- TEXT
That said, people have a lot of hands, and they use normal approximations ignoring the difficulties. The standard deviation is estimated by tracking software, and it is usually about $17$ big bets ($34$ big blinds) per $100$ hands for serious players in shorthanded online limit hold'em games. Standard deviations for no limit hold'em are more sensitive to playing style and the size of the minimum and maximum buy-ins allowed, but a value of $90$ big blinds per $100$ hands may be typical for some players who buy in for $100$ big blinds. 

Tournament play: There are some single table tournaments with at most $10$ places, and a maximum prize which is only a few times the buy-in. There are some multitable tournaments which can have thousands or tens of thousands of players, with a significant percentage of the prize pool awarded to the top $3$ places. 
Single table tournaments (STTs) run more often, and it is much easier to estimate win rates and variance for these tournaments. For a $50-30-20$ prize structure, the standard deviation per tournament is about $1.5$ buy-ins for a serious player. This is not particularly sensitive to playing style or win rate. Some STT players complete over $20$ tournaments per hour, so there is a lot of data on some players, enough that some players know their returns on investment (ROIs) within a percent or two. Normal approximations seem appropriate, and everyone uses them.
A significant proportion of the luck in no limit tournaments occurs after players get all-in, when all hands are exposed and the remaining community cards are dealt to determine the winner. Personal tracking programs use variance reduction on these hands in single table tournaments. They use tournament equity models such as the ICM to make an unbiased estimate of luck which they subtract from the player's results. This reduces roughly half of the variance away, and perhaps $70\%$ of the variance in "super turbos." Instead of requiring about $1000$ tournaments to get a $95\%$ confidence interval of $\pm 10\%$ ROI, it only takes $300$ to $500$ STTs.

(Transcribed page text)
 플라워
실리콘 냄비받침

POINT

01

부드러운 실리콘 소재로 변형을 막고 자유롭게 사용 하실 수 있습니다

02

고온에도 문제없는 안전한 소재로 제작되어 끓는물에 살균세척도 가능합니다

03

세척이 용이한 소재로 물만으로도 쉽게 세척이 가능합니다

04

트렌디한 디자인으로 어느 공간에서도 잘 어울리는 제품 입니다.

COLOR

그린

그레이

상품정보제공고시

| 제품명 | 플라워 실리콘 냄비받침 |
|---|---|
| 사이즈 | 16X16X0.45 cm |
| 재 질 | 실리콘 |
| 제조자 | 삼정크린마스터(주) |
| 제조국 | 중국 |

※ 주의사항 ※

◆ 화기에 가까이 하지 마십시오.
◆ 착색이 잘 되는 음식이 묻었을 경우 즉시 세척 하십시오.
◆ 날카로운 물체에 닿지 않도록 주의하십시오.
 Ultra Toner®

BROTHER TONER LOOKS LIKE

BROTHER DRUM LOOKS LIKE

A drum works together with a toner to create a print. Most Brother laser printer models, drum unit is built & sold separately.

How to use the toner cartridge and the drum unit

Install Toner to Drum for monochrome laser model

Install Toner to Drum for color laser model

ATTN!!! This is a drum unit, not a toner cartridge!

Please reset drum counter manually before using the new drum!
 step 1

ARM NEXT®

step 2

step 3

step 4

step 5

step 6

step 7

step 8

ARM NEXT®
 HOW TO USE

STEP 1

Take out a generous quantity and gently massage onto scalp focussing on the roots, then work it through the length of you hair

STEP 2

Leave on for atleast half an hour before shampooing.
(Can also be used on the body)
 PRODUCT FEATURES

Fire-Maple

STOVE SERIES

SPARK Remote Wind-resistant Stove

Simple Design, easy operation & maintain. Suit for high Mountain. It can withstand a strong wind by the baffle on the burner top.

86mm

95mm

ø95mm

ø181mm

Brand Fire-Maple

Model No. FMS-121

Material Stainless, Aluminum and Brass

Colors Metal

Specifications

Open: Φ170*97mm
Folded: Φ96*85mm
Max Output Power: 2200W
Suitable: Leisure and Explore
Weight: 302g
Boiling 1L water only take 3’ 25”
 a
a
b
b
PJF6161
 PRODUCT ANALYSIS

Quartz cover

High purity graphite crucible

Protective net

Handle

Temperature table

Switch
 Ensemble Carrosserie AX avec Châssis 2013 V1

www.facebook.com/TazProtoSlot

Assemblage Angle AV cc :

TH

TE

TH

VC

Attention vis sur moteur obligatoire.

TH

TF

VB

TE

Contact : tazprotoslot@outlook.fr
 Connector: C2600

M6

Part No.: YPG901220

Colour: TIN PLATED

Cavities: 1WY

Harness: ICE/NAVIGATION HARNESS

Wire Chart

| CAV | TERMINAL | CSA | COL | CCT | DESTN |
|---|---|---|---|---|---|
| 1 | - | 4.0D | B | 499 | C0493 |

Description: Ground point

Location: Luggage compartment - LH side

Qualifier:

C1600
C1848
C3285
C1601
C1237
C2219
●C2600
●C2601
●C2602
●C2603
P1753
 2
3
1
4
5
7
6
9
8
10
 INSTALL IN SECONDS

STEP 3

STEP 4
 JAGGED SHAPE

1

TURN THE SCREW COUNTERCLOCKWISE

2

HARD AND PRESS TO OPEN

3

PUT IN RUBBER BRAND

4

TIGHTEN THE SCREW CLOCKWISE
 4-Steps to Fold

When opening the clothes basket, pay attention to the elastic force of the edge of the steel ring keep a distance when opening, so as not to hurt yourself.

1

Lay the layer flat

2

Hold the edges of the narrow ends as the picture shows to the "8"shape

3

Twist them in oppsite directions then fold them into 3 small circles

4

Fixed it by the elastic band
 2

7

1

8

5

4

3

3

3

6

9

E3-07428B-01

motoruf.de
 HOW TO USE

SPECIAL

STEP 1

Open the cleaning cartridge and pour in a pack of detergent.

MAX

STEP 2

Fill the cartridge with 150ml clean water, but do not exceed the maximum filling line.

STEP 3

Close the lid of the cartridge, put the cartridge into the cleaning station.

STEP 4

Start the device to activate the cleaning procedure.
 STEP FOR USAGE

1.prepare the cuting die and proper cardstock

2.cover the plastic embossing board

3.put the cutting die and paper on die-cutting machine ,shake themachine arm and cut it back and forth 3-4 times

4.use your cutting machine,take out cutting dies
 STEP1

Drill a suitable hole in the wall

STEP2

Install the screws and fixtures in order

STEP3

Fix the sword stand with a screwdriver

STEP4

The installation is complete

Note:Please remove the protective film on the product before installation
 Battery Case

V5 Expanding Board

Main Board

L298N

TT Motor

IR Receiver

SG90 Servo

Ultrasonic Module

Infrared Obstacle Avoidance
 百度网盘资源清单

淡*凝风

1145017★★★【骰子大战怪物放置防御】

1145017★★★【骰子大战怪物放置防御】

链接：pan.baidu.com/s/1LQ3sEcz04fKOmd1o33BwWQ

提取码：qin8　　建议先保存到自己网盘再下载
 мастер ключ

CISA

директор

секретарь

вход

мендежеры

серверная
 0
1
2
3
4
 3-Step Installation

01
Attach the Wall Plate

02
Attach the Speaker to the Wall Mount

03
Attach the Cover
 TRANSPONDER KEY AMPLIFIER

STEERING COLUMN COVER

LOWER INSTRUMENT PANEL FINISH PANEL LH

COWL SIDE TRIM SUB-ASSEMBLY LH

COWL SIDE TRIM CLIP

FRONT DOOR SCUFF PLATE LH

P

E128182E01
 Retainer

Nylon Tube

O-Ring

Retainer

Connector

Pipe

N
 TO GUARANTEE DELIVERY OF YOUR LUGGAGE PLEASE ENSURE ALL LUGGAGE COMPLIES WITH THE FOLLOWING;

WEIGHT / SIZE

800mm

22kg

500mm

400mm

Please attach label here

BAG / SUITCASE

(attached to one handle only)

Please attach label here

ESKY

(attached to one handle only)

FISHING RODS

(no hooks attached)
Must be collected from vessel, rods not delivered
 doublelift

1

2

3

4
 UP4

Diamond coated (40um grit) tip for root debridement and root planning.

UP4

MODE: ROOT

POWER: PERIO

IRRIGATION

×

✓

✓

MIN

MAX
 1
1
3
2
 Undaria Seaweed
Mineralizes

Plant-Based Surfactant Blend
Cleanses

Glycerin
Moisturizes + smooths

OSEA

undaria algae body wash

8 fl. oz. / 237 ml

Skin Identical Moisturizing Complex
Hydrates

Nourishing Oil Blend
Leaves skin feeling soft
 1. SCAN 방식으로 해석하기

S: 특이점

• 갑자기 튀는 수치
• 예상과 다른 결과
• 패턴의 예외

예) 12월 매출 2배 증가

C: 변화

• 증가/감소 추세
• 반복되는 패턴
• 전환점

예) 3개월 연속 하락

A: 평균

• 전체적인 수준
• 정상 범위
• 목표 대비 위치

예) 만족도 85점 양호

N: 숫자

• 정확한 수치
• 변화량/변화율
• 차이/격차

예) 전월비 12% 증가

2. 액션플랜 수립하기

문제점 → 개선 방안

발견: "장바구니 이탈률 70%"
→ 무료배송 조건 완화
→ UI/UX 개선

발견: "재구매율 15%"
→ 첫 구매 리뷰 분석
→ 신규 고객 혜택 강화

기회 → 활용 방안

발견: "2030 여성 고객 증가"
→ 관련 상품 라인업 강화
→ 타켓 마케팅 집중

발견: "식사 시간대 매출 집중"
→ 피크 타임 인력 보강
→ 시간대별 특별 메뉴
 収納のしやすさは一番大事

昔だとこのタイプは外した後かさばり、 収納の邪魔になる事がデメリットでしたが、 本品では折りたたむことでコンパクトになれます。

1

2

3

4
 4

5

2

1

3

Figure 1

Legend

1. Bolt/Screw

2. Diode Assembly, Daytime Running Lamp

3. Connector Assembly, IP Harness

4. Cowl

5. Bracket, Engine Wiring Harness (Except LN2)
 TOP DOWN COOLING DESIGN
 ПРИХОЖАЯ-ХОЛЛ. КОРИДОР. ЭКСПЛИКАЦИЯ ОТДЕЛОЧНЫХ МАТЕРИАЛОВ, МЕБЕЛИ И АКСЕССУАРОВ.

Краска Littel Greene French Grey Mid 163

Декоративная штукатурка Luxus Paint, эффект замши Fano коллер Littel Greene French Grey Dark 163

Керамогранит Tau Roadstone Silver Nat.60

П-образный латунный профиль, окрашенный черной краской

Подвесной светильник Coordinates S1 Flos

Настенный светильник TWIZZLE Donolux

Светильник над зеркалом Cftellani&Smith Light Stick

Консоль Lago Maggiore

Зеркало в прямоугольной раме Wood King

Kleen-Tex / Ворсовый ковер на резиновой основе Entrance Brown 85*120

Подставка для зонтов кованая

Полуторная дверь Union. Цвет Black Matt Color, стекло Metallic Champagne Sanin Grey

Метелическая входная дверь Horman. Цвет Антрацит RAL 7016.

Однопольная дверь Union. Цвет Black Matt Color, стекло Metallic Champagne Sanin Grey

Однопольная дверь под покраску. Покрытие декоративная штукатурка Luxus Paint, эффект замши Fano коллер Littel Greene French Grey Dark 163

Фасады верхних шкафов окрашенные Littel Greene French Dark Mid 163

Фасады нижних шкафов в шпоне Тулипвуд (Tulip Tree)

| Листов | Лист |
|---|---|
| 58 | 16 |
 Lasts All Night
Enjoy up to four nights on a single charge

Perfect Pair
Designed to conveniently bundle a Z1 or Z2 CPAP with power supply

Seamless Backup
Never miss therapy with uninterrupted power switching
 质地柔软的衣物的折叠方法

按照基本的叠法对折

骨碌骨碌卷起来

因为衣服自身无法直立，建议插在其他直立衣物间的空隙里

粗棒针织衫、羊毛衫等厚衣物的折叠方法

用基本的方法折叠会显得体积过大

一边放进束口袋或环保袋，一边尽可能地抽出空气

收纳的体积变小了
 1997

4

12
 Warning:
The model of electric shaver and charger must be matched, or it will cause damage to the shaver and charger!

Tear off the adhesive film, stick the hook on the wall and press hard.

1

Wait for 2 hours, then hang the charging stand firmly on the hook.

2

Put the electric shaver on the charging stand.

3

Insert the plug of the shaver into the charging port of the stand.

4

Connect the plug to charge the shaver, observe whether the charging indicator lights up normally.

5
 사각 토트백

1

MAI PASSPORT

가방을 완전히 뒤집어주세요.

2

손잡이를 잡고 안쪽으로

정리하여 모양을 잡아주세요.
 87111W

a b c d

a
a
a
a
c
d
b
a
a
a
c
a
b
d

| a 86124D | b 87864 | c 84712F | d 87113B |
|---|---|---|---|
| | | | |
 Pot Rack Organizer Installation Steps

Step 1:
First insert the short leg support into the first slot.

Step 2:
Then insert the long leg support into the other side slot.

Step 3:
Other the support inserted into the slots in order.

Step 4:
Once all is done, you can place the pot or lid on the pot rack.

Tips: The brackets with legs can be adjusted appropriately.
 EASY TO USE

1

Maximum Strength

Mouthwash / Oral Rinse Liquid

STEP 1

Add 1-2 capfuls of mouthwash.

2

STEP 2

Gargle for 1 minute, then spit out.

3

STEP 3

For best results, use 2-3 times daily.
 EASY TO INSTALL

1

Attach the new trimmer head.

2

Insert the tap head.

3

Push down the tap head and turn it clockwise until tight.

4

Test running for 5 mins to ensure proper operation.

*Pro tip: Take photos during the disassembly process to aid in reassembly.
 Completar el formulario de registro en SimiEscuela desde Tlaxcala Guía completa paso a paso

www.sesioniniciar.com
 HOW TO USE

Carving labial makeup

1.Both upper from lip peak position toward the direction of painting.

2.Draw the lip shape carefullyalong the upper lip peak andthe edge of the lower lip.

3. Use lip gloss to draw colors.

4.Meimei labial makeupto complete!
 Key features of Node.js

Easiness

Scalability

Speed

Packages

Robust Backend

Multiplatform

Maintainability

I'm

- TASKS FOR THIS EXERCISE
[1] Reproduce the passage on poker variance from "That said, people" up to and including "for $100$ big blinds.".
[2] Continue the passage on poker variance, picking up right after its final sentence.

- EXPECTED RESULTS
[1]
That said, people have a lot of hands, and they use normal approximations ignoring the difficulties. The standard deviation is estimated by tracking software, and it is usually about $17$ big bets ($34$ big blinds) per $100$ hands for serious players in shorthanded online limit hold'em games. Standard deviations for no limit hold'em are more sensitive to playing style and the size of the minimum and maximum buy-ins allowed, but a value of $90$ big blinds per $100$ hands may be typical for some players who buy in for $100$ big blinds.

[2]
Multitable tournaments (MTTs) are much more difficult to analyze. They have different numbers of entrants and difference prize structures from each other, there are more rule variations such as rebuys and add-ons, and there is less data. It is known that the standard deviation increases with the size of the tournament and is much more sensitive to the playing style of each player. It is very hard to get an accurate estimate on win rates from results alone, since an important question is how well the player performs near or at the final table, and the overwhelming majority of tournaments where the player is knocked out early provide little information about this.
There are some unscheduled MTTs of fixed sizes which start when they are full. These behave more like STTs. For example, $180$ player tournaments often run on one major site. The standard deviation is about $5$ buy-ins per tournament for a player who finishes in all places with equal probability, but some winning players have standard deviations of about $6-9$ buy-ins per tournament. 
Winning MTT players have larger ROIs than winning STT players, and they do not need to estimate them as accurately as STT players do to make good decisions about which tournaments to enter. However, the difficulties are too great for most players. Most serious players of scheduled MTTs do not know their ROIs accurately at all. There is a lot of room for progress estimating win rates in MTTs. 
One of the biggest MTTs each year is the World Series of Poker main event. There are thousands of entrants, many of whom are casual players, so it is supposed to be a very profitable tournament for MTT experts (although some unknown professionals are portrayed as novices, and some famous casual players are portrayed as professionals on TV). The standard deviation could be over $20$ buy-ins for the experts, and the WSOP main events have only reached this size in the past decade. So, no one has enough data to estimate ROIs very accurately in the WSOP main event.